Forbes recently interviewed OnDeck CEO Noah Breslow and-the day before his third quarter earnings call-gave him an opportunity to address many of the criticisms hurled at his company and the short term on-line lending industry. As usual, Noah gave an eloquent defense.
At the crux of the debate is how loans should be presented to small-business owners. OnDeck and hundreds of other players in their industry insist that factor pricing makes loans simpler and clearer for businesses to understand. Other players insist on traditional APR pricing. Breslow responds that OnDeck prefers to give a dollars and cents cost because "Customers don't find cents on the dollar confusing."

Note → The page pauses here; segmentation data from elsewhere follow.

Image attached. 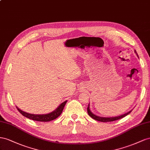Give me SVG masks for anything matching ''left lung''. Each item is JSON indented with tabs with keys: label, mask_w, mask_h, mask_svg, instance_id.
<instances>
[{
	"label": "left lung",
	"mask_w": 150,
	"mask_h": 150,
	"mask_svg": "<svg viewBox=\"0 0 150 150\" xmlns=\"http://www.w3.org/2000/svg\"><path fill=\"white\" fill-rule=\"evenodd\" d=\"M134 53H136V54L137 55V57H138V53H137V52L136 51V50H134ZM139 58V57H138ZM132 111V110H129V112H127L125 114H122L121 115H118V116H115V117H101V116H98V115H96L93 114V112H92V111L91 110V109H90V104H88V108H87V112L88 114V115L91 116L92 118H93V119H95V120L96 121H100V122H110V121H116V120H118V119H120L126 116L127 115L129 114V113H131V112Z\"/></svg>",
	"instance_id": "left-lung-1"
}]
</instances>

I recently had some insight when a client we're working with came to us after being offered a loan by OnDeck. The story goes: this small business earned $284k in 2014 with a net loss of $70k. This year has been better so far, with $586k in revenue and $80k in profits.
Based on their credit profile, and financial performance OnDeck was willing to offer them the following terms just a few weeks ago. The fine print includes a blanket lien on all company assets and a personal guarantee from the owner.

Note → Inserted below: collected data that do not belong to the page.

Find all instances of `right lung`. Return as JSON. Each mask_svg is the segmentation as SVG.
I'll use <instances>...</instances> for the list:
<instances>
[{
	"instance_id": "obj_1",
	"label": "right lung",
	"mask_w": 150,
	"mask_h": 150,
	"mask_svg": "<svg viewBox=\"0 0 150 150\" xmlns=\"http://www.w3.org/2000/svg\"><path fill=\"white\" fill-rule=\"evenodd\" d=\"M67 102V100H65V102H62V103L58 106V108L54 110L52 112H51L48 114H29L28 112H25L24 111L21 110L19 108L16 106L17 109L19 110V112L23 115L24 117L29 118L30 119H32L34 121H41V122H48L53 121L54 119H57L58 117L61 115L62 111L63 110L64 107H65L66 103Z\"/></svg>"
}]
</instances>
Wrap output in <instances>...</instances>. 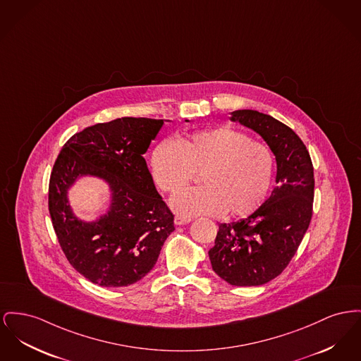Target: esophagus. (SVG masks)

- The first offer was for a loan of $55,000 with a payback of $60,500 over 3 months. This includes 63 daily payments of $960.32 and an origination fee of $1,375.00.
- The second offer was for a loan of $105,000 with a payback of $123,900 over 6 months. This includes 126 daily payments of $983.33 and an origination fee of $2,750.00.
- The third offer was for a loan of $150,000 with a payback of $183,000 over 9 months. This includes 189 daily payments of $968.25 and an origination fee of $3,750.00.
- The fourth offer was for a loan of $195,000 with a payback of $247,650 over 12 months. This includes 252 daily payments of $982.74 and an origination fee of $4,875.00.
Are you curious what the APR is on these different offers?
- Offer 1 (3-month): 100.85% APR
- Offer 2 (6-month): 81.25% APR
- Offer 3 (9-month): 64.13% APR
- Offer 4 (12-month): 57.2% APR
I don't find these figures confusing at all. To me and I would argue to any rational business person, these interest rates would make one shake in their boots.
Sometimes when I tell people the story of these loans-they look at me like I am crazy and they must be rare and uncommon. In fact, OnDeck issued $483 million of these loans in the third Quarter of this year. And they are just one of hundreds of lenders or advance companies like this.
I have no problem with short-term loans. Emergencies come up, and capital is needed to float the business. There is a specific business case for short-term lenders. But I do think that APR's should be disclosed clearly-so that borrowers understand what they are getting themselves in for.
If you were an entrepreneur looking for money would you take any of the loan offers above? And if the offer included the APR would you think about them any differently? Do you think that loans like this are good or bad for the economy?